_INSTRUCTIONS TO FOLLOW_
Rewrite the data below, replacing "slide" with "page" and leaving everything else unchanged, and omit the pictures from your answer.

_GIVEN DATA_

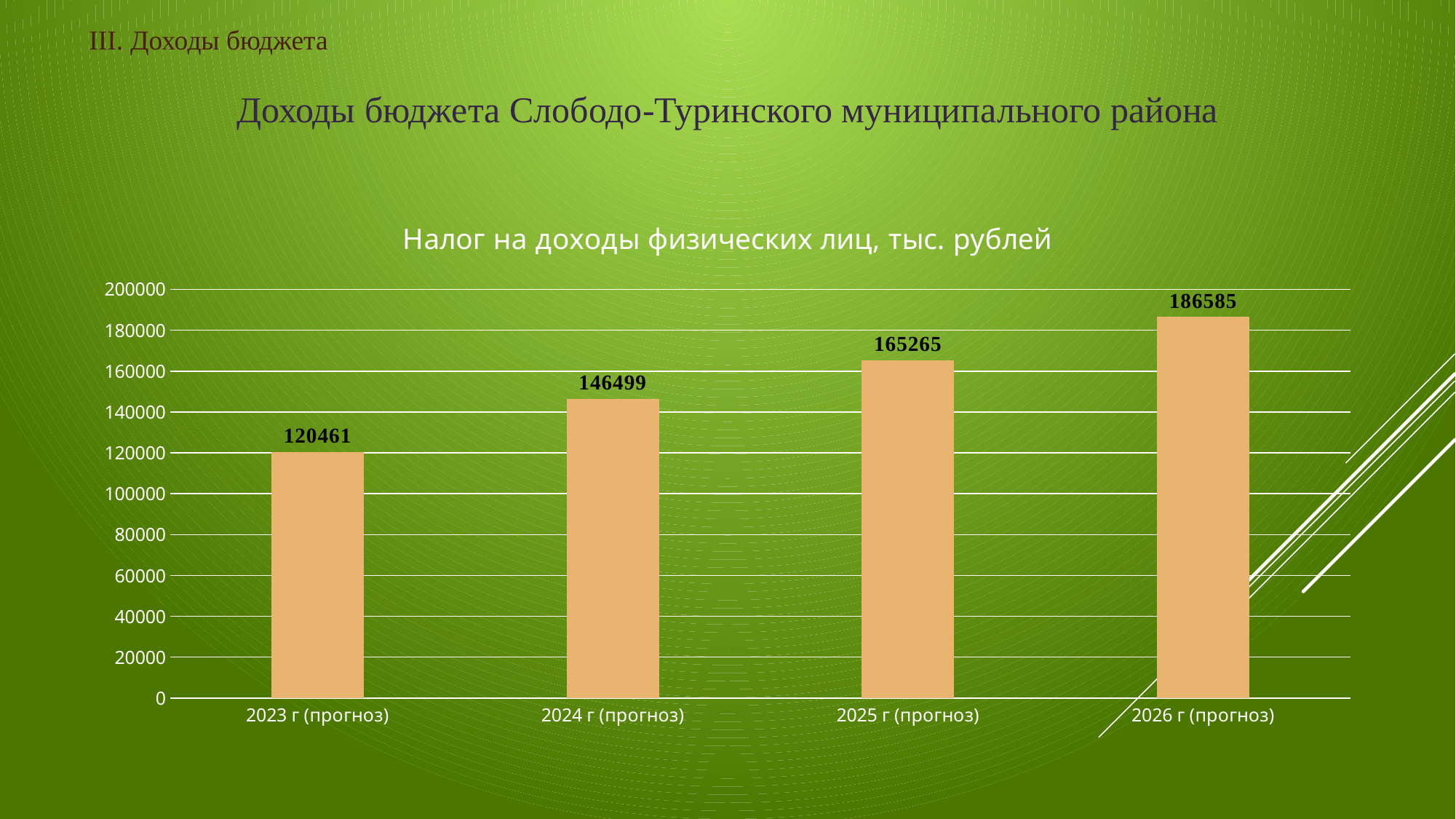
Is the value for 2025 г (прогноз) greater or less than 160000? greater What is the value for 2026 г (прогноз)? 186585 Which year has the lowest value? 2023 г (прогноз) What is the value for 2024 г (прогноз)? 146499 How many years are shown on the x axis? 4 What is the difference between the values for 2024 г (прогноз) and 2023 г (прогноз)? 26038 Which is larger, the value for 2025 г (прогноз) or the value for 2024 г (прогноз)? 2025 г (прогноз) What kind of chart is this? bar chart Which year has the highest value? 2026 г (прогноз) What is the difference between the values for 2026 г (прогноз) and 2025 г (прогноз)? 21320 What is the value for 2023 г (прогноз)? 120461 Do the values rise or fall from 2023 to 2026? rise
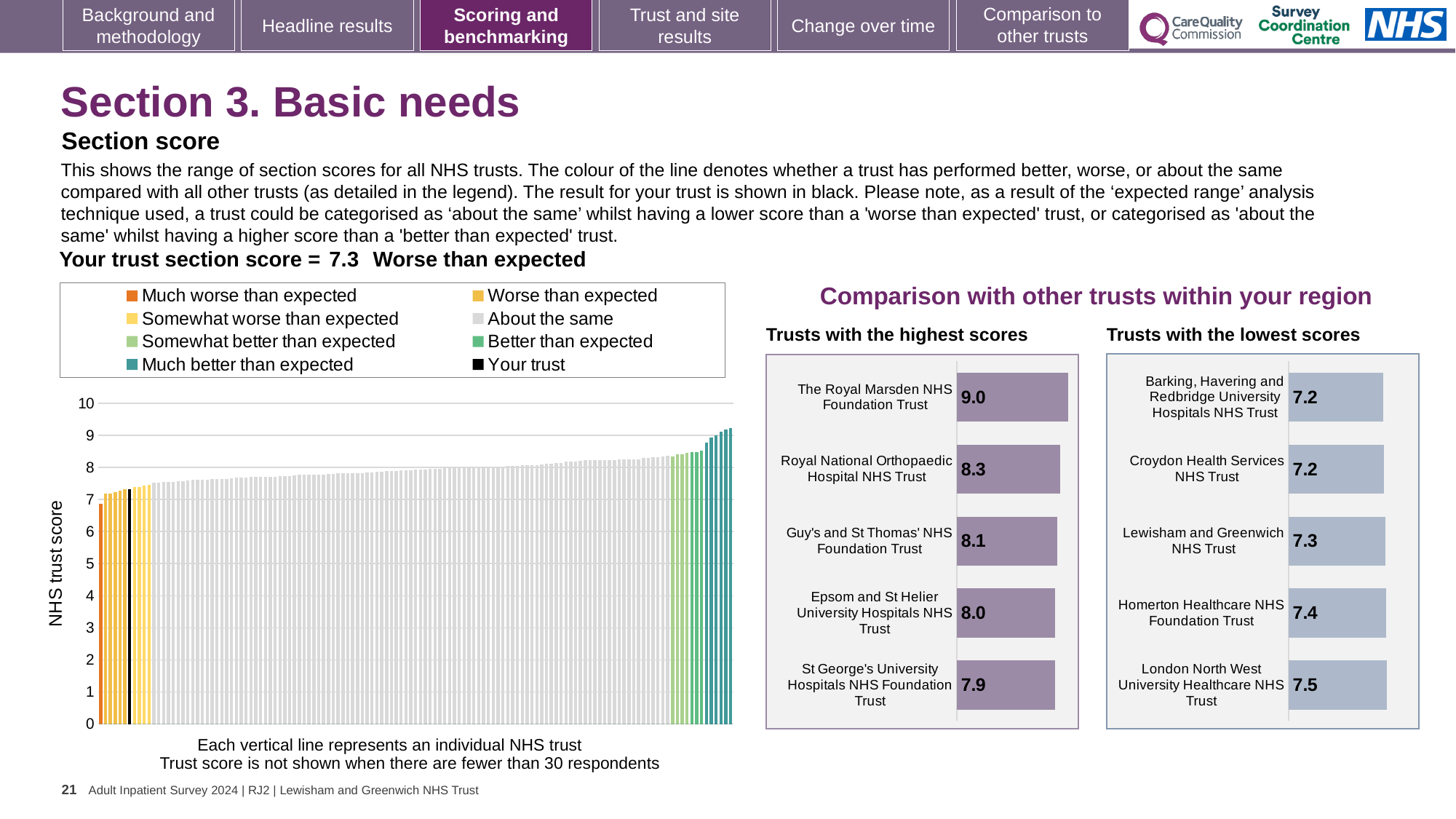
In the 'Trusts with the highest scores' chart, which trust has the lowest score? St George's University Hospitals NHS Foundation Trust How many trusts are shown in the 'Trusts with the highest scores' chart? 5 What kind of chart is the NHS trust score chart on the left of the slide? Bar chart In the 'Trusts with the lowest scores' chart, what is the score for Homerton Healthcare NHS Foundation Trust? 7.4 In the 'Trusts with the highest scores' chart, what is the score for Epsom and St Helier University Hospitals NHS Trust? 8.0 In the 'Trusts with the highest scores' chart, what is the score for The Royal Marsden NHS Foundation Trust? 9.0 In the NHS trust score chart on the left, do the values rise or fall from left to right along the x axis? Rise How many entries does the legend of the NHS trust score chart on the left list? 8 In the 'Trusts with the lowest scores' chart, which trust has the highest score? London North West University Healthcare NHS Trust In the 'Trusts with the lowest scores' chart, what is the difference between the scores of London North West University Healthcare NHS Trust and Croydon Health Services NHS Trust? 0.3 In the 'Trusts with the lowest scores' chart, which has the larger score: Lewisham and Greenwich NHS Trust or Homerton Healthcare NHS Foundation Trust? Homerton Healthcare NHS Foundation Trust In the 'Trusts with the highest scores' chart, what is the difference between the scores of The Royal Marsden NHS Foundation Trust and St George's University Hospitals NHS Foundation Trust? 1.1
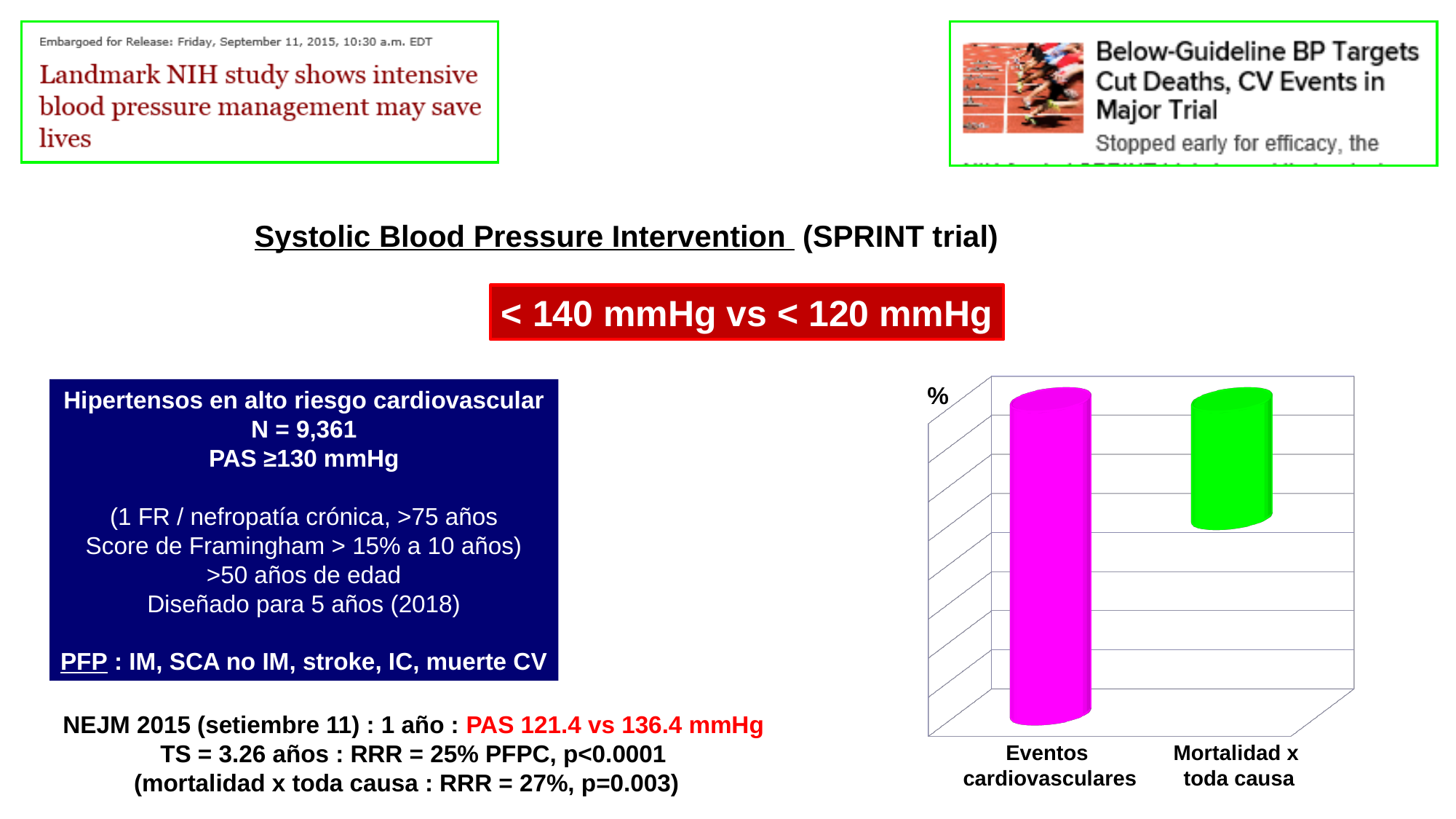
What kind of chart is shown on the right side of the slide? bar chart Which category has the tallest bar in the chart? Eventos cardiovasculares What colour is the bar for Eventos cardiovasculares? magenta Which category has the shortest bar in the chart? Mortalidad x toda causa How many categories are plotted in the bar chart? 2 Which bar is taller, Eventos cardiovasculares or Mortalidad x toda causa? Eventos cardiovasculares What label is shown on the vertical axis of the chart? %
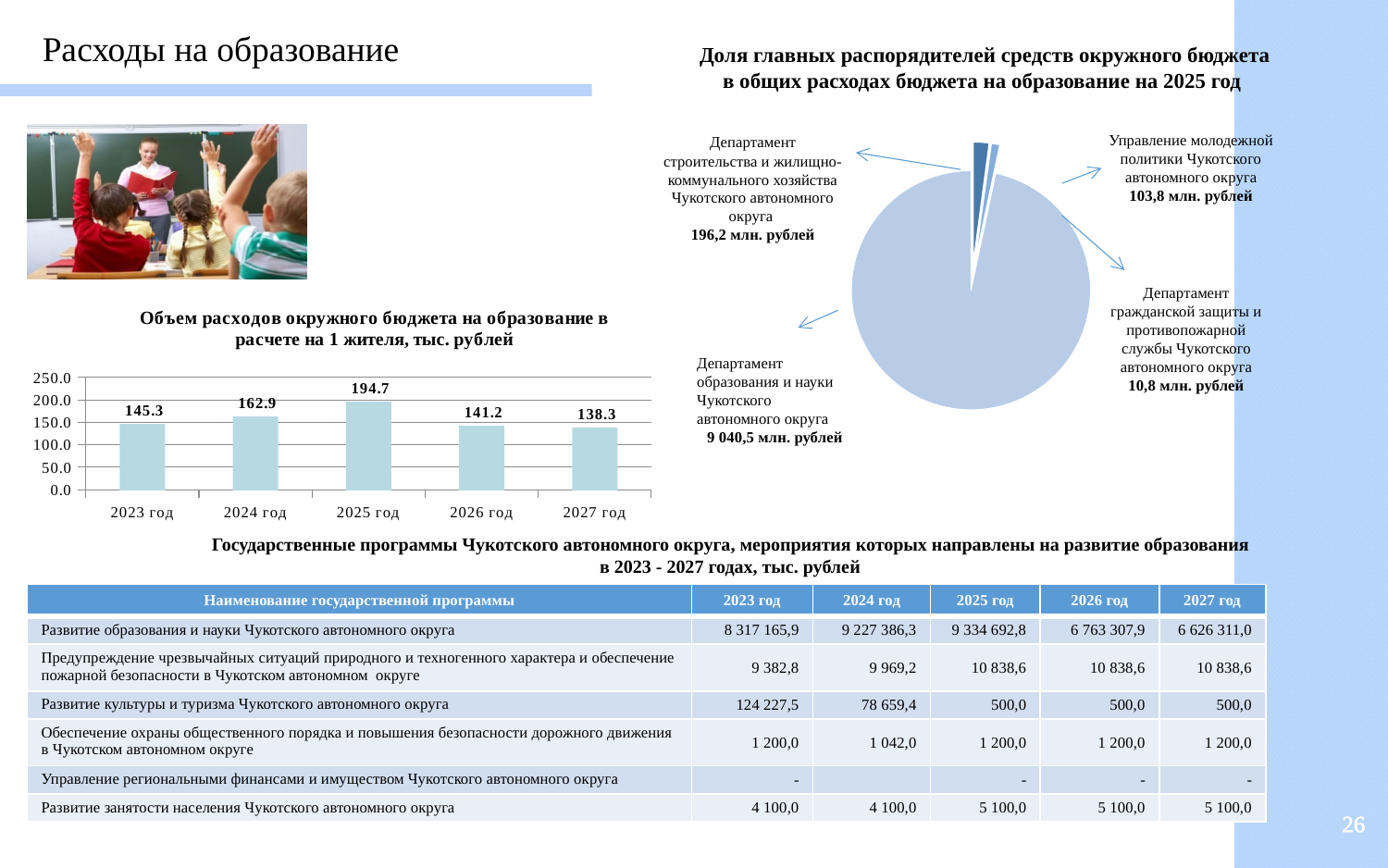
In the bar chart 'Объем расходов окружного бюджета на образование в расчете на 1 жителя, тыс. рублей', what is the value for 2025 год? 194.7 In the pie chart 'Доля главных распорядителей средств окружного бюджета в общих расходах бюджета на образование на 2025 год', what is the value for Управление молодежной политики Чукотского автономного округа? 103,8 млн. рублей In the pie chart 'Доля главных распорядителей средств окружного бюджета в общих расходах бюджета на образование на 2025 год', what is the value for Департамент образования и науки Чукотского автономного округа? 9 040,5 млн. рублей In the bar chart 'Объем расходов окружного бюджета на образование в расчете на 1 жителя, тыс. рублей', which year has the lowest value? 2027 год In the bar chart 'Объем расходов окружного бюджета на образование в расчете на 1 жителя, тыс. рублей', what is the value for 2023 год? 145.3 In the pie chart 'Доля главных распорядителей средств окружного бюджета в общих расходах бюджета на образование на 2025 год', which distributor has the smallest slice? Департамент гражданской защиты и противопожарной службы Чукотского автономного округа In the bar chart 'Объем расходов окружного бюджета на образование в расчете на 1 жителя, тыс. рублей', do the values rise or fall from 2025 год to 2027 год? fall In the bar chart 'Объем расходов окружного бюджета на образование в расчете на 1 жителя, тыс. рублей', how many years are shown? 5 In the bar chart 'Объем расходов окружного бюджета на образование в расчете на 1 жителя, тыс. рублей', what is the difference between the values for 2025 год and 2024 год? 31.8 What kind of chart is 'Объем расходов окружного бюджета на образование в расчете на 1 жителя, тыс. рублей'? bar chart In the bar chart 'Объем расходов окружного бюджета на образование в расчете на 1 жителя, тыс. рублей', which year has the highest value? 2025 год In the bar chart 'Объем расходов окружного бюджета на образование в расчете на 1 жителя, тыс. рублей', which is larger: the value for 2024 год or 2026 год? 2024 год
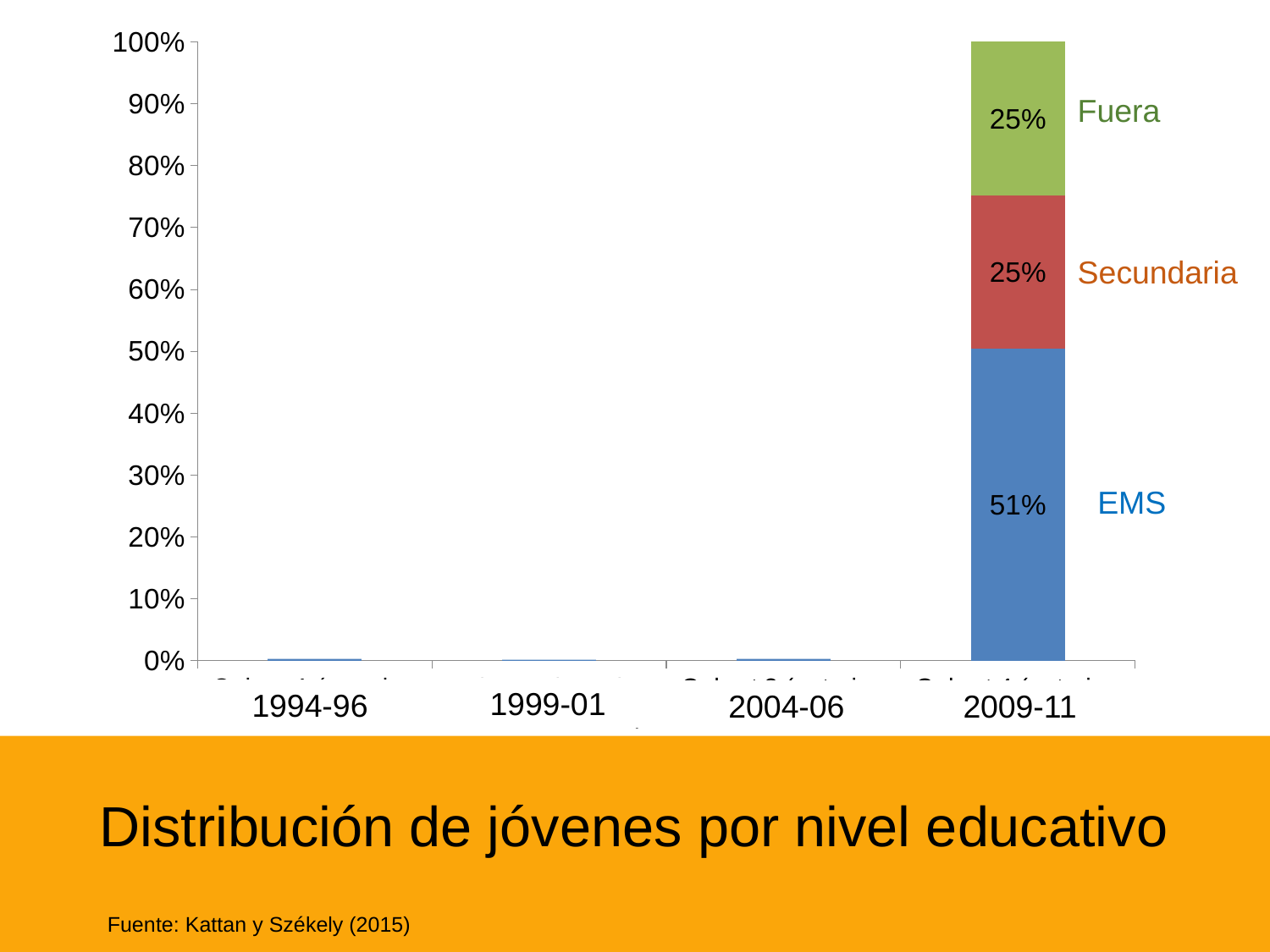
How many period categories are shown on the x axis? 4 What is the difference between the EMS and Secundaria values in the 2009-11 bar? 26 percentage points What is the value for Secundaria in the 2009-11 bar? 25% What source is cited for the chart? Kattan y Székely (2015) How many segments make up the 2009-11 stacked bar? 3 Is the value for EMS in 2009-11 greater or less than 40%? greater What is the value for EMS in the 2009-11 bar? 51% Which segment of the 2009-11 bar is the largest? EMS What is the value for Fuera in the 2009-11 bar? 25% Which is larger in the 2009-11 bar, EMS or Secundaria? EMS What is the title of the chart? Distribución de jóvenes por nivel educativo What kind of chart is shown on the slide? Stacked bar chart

_TASK OUTPUT_
Is the value for 2025 г (прогноз) greater or less than 160000? greater What is the value for 2026 г (прогноз)? 186585 Which year has the lowest value? 2023 г (прогноз) What is the value for 2024 г (прогноз)? 146499 How many years are shown on the x axis? 4 What is the difference between the values for 2024 г (прогноз) and 2023 г (прогноз)? 26038 Which is larger, the value for 2025 г (прогноз) or the value for 2024 г (прогноз)? 2025 г (прогноз) What kind of chart is this? bar chart Which year has the highest value? 2026 г (прогноз) What is the difference between the values for 2026 г (прогноз) and 2025 г (прогноз)? 21320 What is the value for 2023 г (прогноз)? 120461 Do the values rise or fall from 2023 to 2026? rise
In the 'Trusts with the highest scores' chart, which trust has the lowest score? St George's University Hospitals NHS Foundation Trust How many trusts are shown in the 'Trusts with the highest scores' chart? 5 What kind of chart is the NHS trust score chart on the left of the page? Bar chart In the 'Trusts with the lowest scores' chart, what is the score for Homerton Healthcare NHS Foundation Trust? 7.4 In the 'Trusts with the highest scores' chart, what is the score for Epsom and St Helier University Hospitals NHS Trust? 8.0 In the 'Trusts with the highest scores' chart, what is the score for The Royal Marsden NHS Foundation Trust? 9.0 In the NHS trust score chart on the left, do the values rise or fall from left to right along the x axis? Rise How many entries does the legend of the NHS trust score chart on the left list? 8 In the 'Trusts with the lowest scores' chart, which trust has the highest score? London North West University Healthcare NHS Trust In the 'Trusts with the lowest scores' chart, what is the difference between the scores of London North West University Healthcare NHS Trust and Croydon Health Services NHS Trust? 0.3 In the 'Trusts with the lowest scores' chart, which has the larger score: Lewisham and Greenwich NHS Trust or Homerton Healthcare NHS Foundation Trust? Homerton Healthcare NHS Foundation Trust In the 'Trusts with the highest scores' chart, what is the difference between the scores of The Royal Marsden NHS Foundation Trust and St George's University Hospitals NHS Foundation Trust? 1.1
What kind of chart is shown on the right side of the page? bar chart Which category has the tallest bar in the chart? Eventos cardiovasculares What colour is the bar for Eventos cardiovasculares? magenta Which category has the shortest bar in the chart? Mortalidad x toda causa How many categories are plotted in the bar chart? 2 Which bar is taller, Eventos cardiovasculares or Mortalidad x toda causa? Eventos cardiovasculares What label is shown on the vertical axis of the chart? %
In the bar chart 'Объем расходов окружного бюджета на образование в расчете на 1 жителя, тыс. рублей', what is the value for 2025 год? 194.7 In the pie chart 'Доля главных распорядителей средств окружного бюджета в общих расходах бюджета на образование на 2025 год', what is the value for Управление молодежной политики Чукотского автономного округа? 103,8 млн. рублей In the pie chart 'Доля главных распорядителей средств окружного бюджета в общих расходах бюджета на образование на 2025 год', what is the value for Департамент образования и науки Чукотского автономного округа? 9 040,5 млн. рублей In the bar chart 'Объем расходов окружного бюджета на образование в расчете на 1 жителя, тыс. рублей', which year has the lowest value? 2027 год In the bar chart 'Объем расходов окружного бюджета на образование в расчете на 1 жителя, тыс. рублей', what is the value for 2023 год? 145.3 In the pie chart 'Доля главных распорядителей средств окружного бюджета в общих расходах бюджета на образование на 2025 год', which distributor has the smallest slice? Департамент гражданской защиты и противопожарной службы Чукотского автономного округа In the bar chart 'Объем расходов окружного бюджета на образование в расчете на 1 жителя, тыс. рублей', do the values rise or fall from 2025 год to 2027 год? fall In the bar chart 'Объем расходов окружного бюджета на образование в расчете на 1 жителя, тыс. рублей', how many years are shown? 5 In the bar chart 'Объем расходов окружного бюджета на образование в расчете на 1 жителя, тыс. рублей', what is the difference between the values for 2025 год and 2024 год? 31.8 What kind of chart is 'Объем расходов окружного бюджета на образование в расчете на 1 жителя, тыс. рублей'? bar chart In the bar chart 'Объем расходов окружного бюджета на образование в расчете на 1 жителя, тыс. рублей', which year has the highest value? 2025 год In the bar chart 'Объем расходов окружного бюджета на образование в расчете на 1 жителя, тыс. рублей', which is larger: the value for 2024 год or 2026 год? 2024 год
How many period categories are shown on the x axis? 4 What is the difference between the EMS and Secundaria values in the 2009-11 bar? 26 percentage points What is the value for Secundaria in the 2009-11 bar? 25% What source is cited for the chart? Kattan y Székely (2015) How many segments make up the 2009-11 stacked bar? 3 Is the value for EMS in 2009-11 greater or less than 40%? greater What is the value for EMS in the 2009-11 bar? 51% Which segment of the 2009-11 bar is the largest? EMS What is the value for Fuera in the 2009-11 bar? 25% Which is larger in the 2009-11 bar, EMS or Secundaria? EMS What is the title of the chart? Distribución de jóvenes por nivel educativo What kind of chart is shown on the page? Stacked bar chart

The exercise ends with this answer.